*QUESTIONS ON THE MATERIAL*
(a) Do these statements agree with the forum thread on Toro's last two-stroke single-stage model? For each, answer yes or no and quote the thread's deciding words. (i) The 210 can be had with electric start. (ii) The 221Q and the 210 use different engines. (iii) The 210 comes with a curved ergonomic handle.
(b) Pick up the forum thread on Toro's last two-stroke single-stage model and continue it from its final sentence.

*TEXT SEGMENT*
# Last Toro 2 stroke single stage



## GKK (Apr 29, 2021)

Does anyone know what the last Toro 2 stroke single stage model was? Was it the 210? I interested in the bigger motor models not the smaller 99cc ones.


----------



## aa335 (Jan 21, 2020)

Toro 221Q / 210 are the last ones. They have same chassis, engine, cowl cover. 221 has the remote "Q" quick chute and curved ergonomic handle, 210 has basic chute handle and a straight handle.

The 210 is also available in electric start as 210E.

The 221Q is available in electric start QE and recoil start QR.

There is also the rare Lawnboy variant that is call the Insight.

This question has been asked before. I post it here if you want to find out more.









Would like to get a 2 cycle Toro.....best model before...


I guess the Lawn-Boy is strong with me...LOL I'd like to get about the last Toro model with the R-tek engine that was part of the Toro/L-B family. Since I have the old Snow-Boy having the last would sort of be having the Alpha-Omega of the 2. Suggestions ?




www.snowblowerforum.com


----------



## GKK (Apr 29, 2021)

aa335 said:


> Toro 221Q / 210 are the last ones. They have same chassis, engine, cowl cover. 221 has the remote "Q" quick chute and curved ergonomic handle, 210 has basic chute handle and a straight handle.

*DATASET CONTENT*
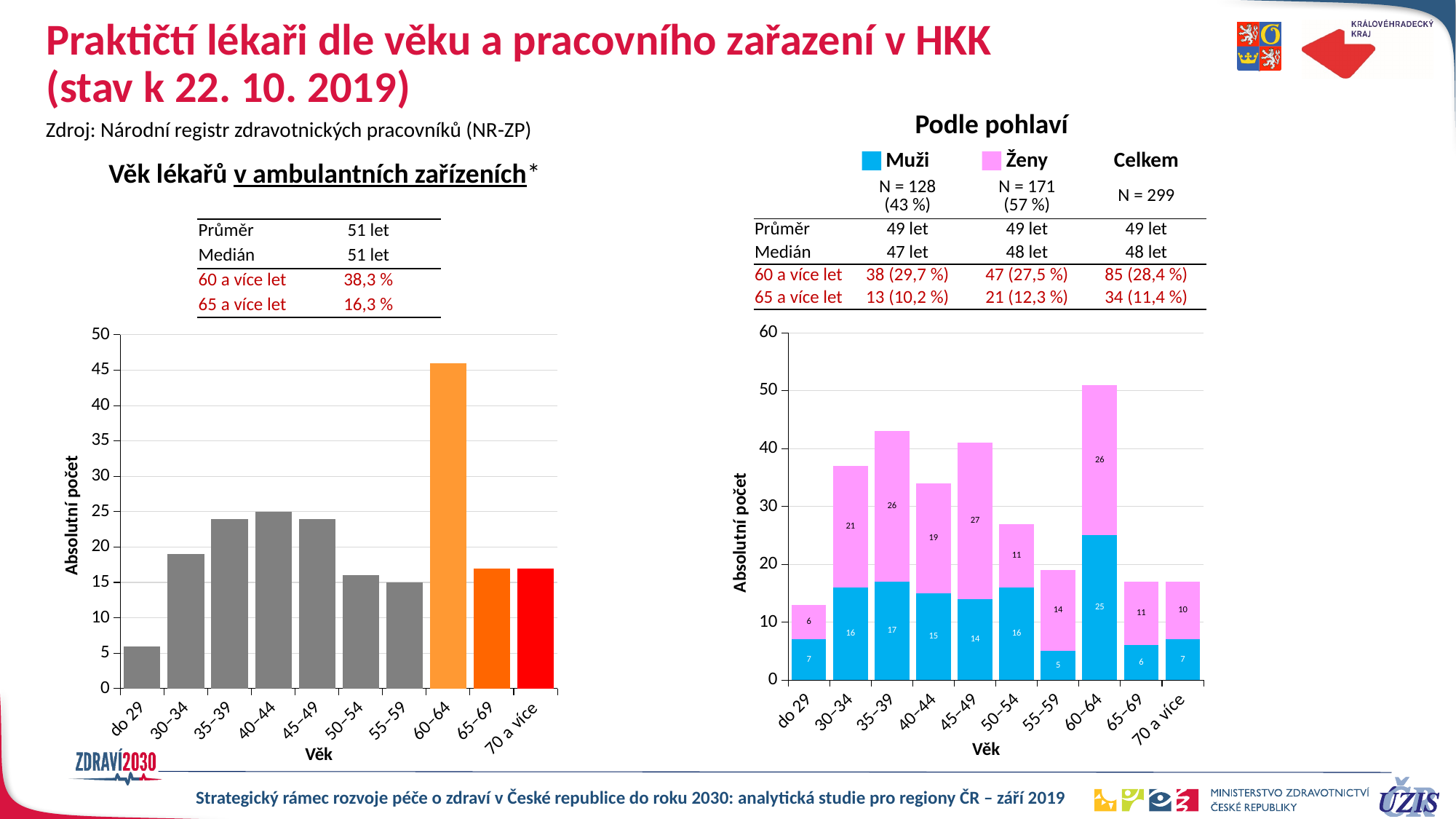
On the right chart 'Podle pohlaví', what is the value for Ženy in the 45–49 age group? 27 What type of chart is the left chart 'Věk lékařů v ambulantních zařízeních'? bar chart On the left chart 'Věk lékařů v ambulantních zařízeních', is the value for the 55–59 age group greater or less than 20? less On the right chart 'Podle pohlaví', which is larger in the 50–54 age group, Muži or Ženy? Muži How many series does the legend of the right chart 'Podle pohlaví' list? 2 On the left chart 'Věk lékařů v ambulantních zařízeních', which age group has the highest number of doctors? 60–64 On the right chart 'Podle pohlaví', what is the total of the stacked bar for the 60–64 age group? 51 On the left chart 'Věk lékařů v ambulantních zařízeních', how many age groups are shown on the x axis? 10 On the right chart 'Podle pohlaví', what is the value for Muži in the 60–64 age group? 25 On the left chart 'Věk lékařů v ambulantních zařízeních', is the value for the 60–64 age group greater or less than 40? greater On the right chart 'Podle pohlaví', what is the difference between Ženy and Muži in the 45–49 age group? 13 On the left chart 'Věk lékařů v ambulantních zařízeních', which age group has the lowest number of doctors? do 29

*RESPONSES BY ITEM NUMBER*
(a)
(i) Yes: "The 210 is also available in electric start as 210E."
(ii) No: "They have same chassis, engine, cowl cover."
(iii) No: "210 has basic chute handle and a straight handle."

(b)
> 
> The 210 is also available in electric start as 210E.
> 
> ...


Thank-you. I should have remembered that post...I'll blame it on old age. My son is looking for a single stage to complement his newer two stage machine, but he wants to do it as cheap as possible. I'm trying to talk him into a single stage 2 stroke and if this is to work, he'll want the most recent model (newer is better in his thinking). We've had a bunch of 3 and 4 inch snowfalls where he found it a hassle to drag out the 2 stage and ended up shoveling. I have lots of experience with my 2450 (that or a 3650 would be viable options in my opinion). I'm confident I can show him how to care for it and keep it running well.


----------



## ralphfr (11 mo ago)

The 210/221 models were last sold in 2011. I have one. 141cc R-TEK engine. Nice machines.


----------



## GKK (Apr 29, 2021)

ralphfr said:


> The 210/221 models were last sold in 2011. I have one. 141cc R-TEK engine. Nice machines.


My 2450 has the same motor. It's proven to be very reliable and easy to maintain. It has a surprising amount of power as well.


----------



## ralphfr (11 mo ago)

GKK said:


> My 2450 has the same motor. It's proven to be very reliable and easy to maintain. It has a surprising amount of power as well.


YUP! It's a true beast but only 80lbs! Always did it's job even in BIG storms.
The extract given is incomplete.